Namun, meski IQ bawaan sejak lahir, bukan berarti IQ seseorang tidak dapat berkembang. Ilmu pengetahuan yang diperolehnya dari berbagai jalur pendidikan, akan membuat kecerdasan intelektual menjadi terasah.

Selanjutnya, IQ=Logika, EQ=Empati. IQ merupakan kemampuan intelektual yang dimiliki seseorang untuk memecahkan sebuah masalah dengan unsur-unsur matematik dan logika.

Sedangkan EQ merupakan kemampuan untuk menghadapi masalah dengan melakukan berbagai pertimbangan emosi, empati untuk menempatkan diri dalam suatu kondisi, sebelum akhirnya membuat sebuah keputusan.

Karena itu, IQ yang berkembang membuat seseorang pandai dalam angka. EQ membuat pandai dalam Bersosialisasi.

Seseorang yang memiliki IQ tinggi akan memiliki keunggulan dalam mengerjakan persoalan yang membutuhkan analisis data matematis, sedangkan orang yang memiliki EQ tinggi akan unggul dalam hal sosialisasi.

Rasa empati tinggi yang dimiliki seseorang karena EQ yang tinggi, akan membuat seseorang mudah dekat, akrab, santun, dan rendah hati saat dekat dengan orang-orang di sekitarnya.

Dalam beberapa literasi dan kisah-kisah teladan, seseorang yang memiliki EQ tinggi, telah terbukti menjadi pemimpin yang benar dan baik. Baik dalam kapasitas memimpin pemerintahan, parlemen, perusahaan, instansi, institusi, organisasi, kelompok kekeluargaan berbagai bidang, kemasyarakatan, dalam keluarga, hingga memimpin dirinya sendiri, sebab bertindak dengan empati, pondasinya cerdas IQ.

Mengapa seseorang yang saat berproses jalani pendidikan formal kurang sukses di akademik, tetapi sukses di kehidupan nyata? Itulah salah satu jawabannya. Kecerdasan EQ menjadi kuncinya.

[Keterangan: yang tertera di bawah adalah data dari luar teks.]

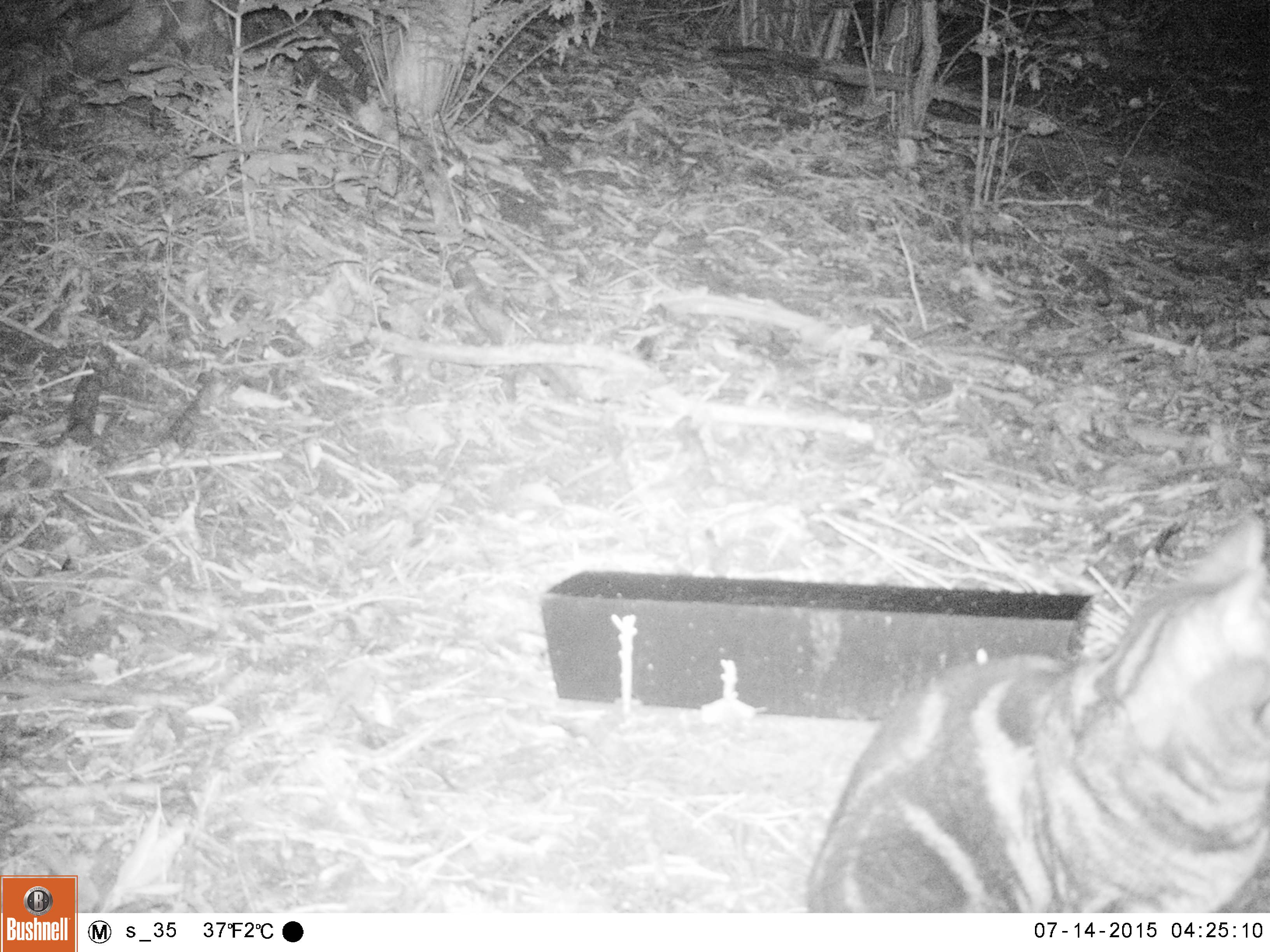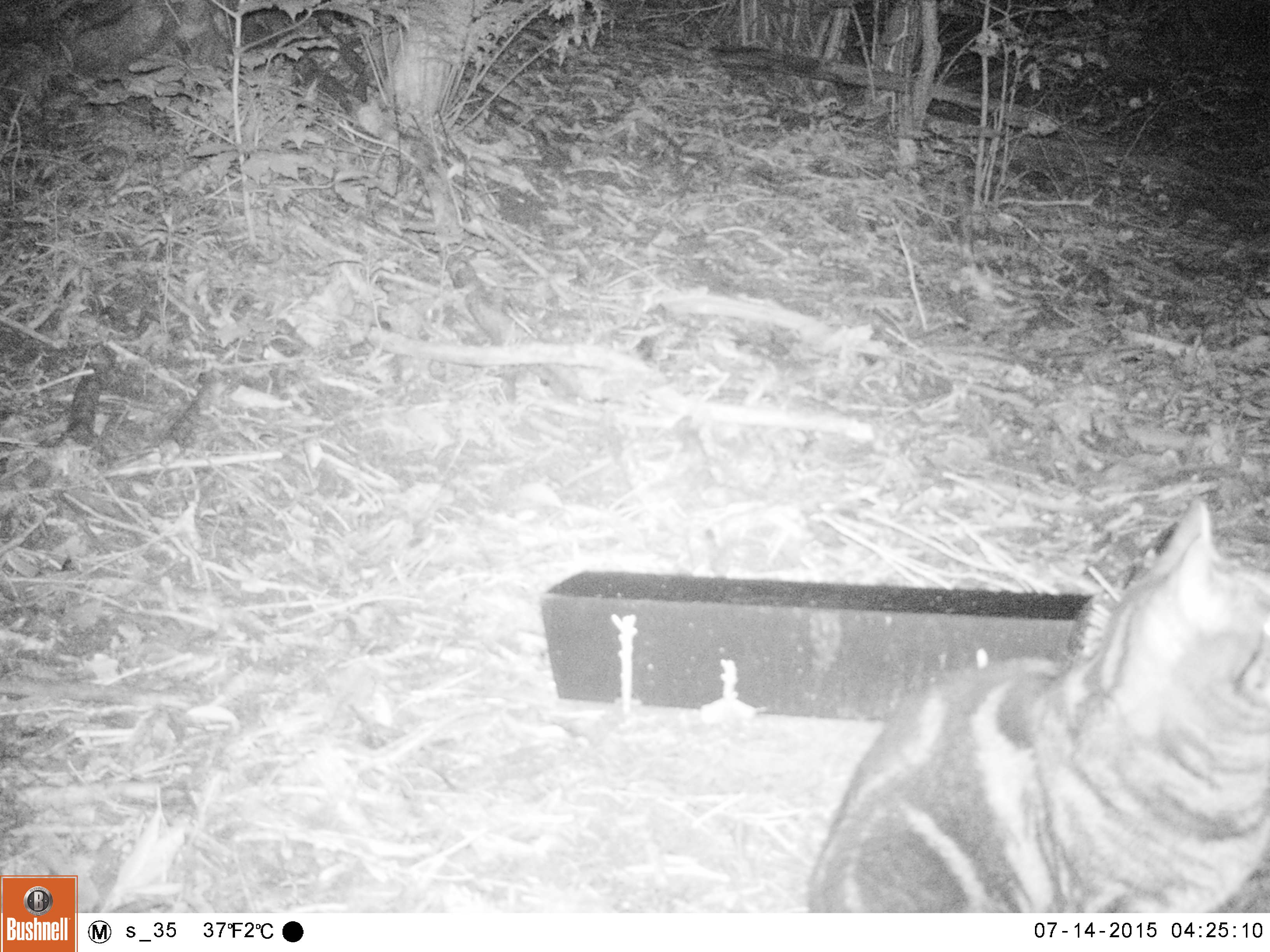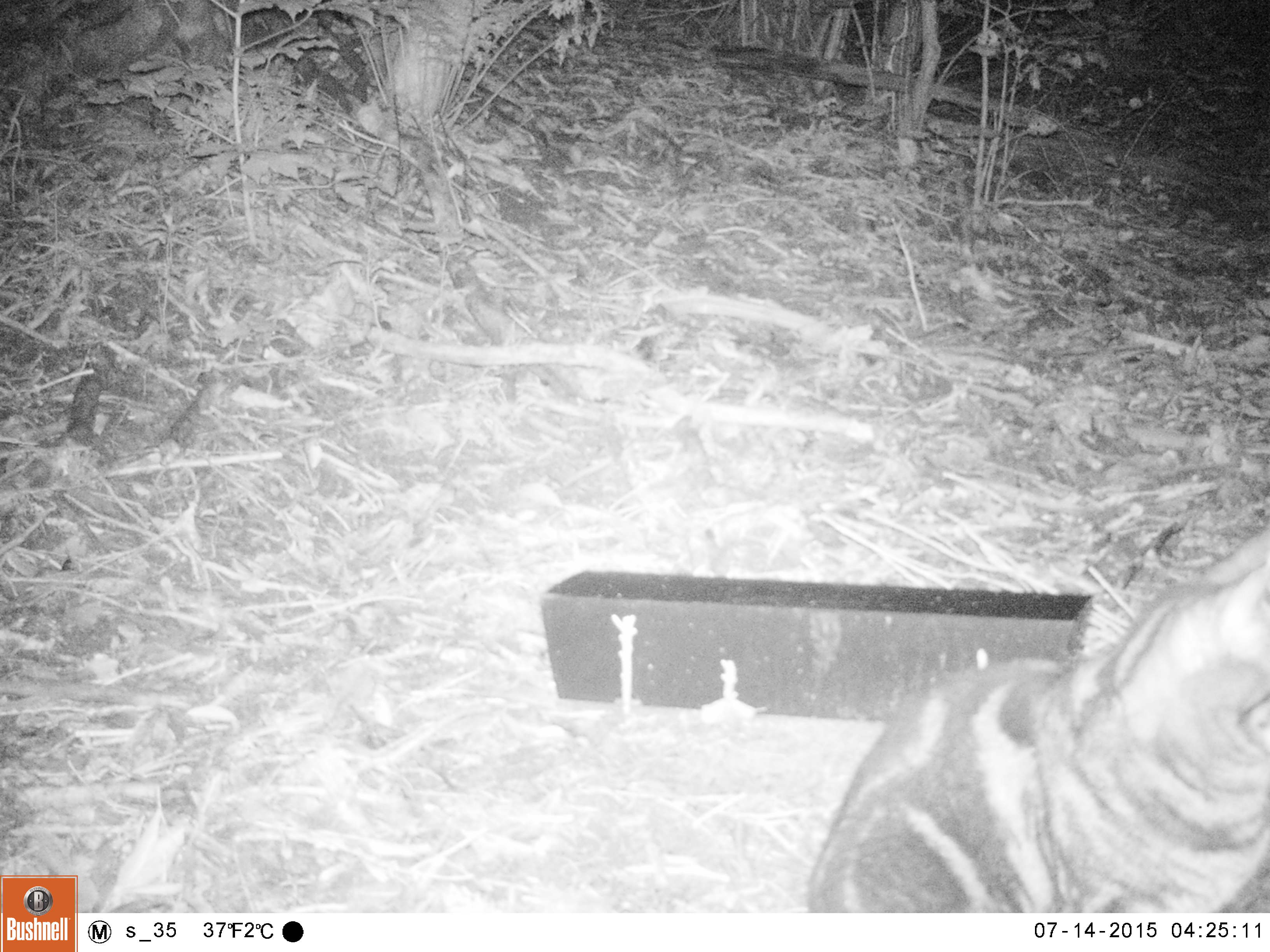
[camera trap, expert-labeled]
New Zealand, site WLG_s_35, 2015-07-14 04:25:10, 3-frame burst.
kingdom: Animalia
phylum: Chordata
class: Mammalia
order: Carnivora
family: Felidae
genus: Felis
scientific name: Felis catus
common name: domestic cat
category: cat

Maka dari itu, bila kita menyadari dan memahami sedalam-dalamnya tentang kecerdasan IQ dan EQ, kita akan dapat merefleksi diri, sekaligus dapat mengamati atau menilai orang lain yang dekat dengan kita atau ada dalam lingkup kegiatan kehidupan dengan kita, apakah sudah mencapai tahap cerdas seutuhnya, cerdas intelektual dan emosional?

Caranya coba bercermin, dengan bertanya pada diri sendiri. Apakah selama ini, 1). Saya suka membaca? Orang yang suka membaca biasanya adalah orang yang cerdas. Dengan membaca, menyerap dan menyimpan informasi dari media yang kita baca (buku, karya ilmiah, buletin, artikel, berita, sastra, dll). Membaca juga memberi sudut pandang lain yang berbeda, sehingga wawasan semakin luas. 2). Saya memiliki rasa ingin tahu, kreatif, dan inovatif. Orang cerdas memiliki rasa ingin tahu yang tinggi. Mereka tak segan untuk melakukan eksperimen atau bertanya tentang hal tertentu sampai betul-betul paham. Mereka mungkin tidak akan percaya jika tidak mencobanya sendiri. Dari rasa ingin tahu, mereka juga bisa mengolahnya menjadi sesuatu yang baru dan orisinal sehingga mengarah pada kreativitas dan inovasi. 3). Apa saya suka bicara tentang kecerdasan saya sendiri? Orang yang betul-betul cerdas tak akan pernah membicarakan tentang kecerdasannya sendiri. Mereka justru tidak peduli bagaimana orang lain memandang mereka. Mereka hanya fokus menyerap ilmu baru dan membuat sesuatu. 4). Apakah saya suka menyendiri? Orang cerdas selalu memiliki waktu menyendiri, menikmati ketenangan, merenung, berpikir, atau bermeditasi. Walau begitu, tidak antisosial yang alergi dengan orang lain. Mereka tetap berhubungan dengan orang lain dan memiliki rasa empati. 5). Apa saya suka di zona nyaman? Orang cerdas tidak takut dengan persaingan. Mereka pun tak mau berlama-lama di zona nyaman. Ketika berada di satu titik pencapaian dan melihat peluang, mereka akan menyambut dan siap memenangkannya. 6). Apa saya mampu mengelola emosi? Orang cerdas, logikanya pandai mengelola emosi dan dapat berpikir jernih dalam bertindak. Kemampuan untuk itu, butuh latihan dan pengalaman. Semakin banyak masalah dan tekanan yang berhasil ditangani dengan tenang, maka seseorang akan semakin pandai mengelola emosi. 7). Apa saya memiliki kesadaran diri yang kuat? Selain mengelola emosi, orang cerdas juga tahu betul tentang siapa dirinya, sehingga memiliki kesadaran diri yang kuat. Mereka tahu apa yang dibutuhkan, apa yang dimiliki, apa tujuannya, bagaimana cara mendapatkannya. 8). Apa saya produktif? Orang yang cerdas tidak hanya berhenti pada pemikiran, tetapi juga bertindak dan menciptakan sesuatu. Mereka adalah orang-orang ahli dalam hal produktivitas karena kreatif dan inovatif.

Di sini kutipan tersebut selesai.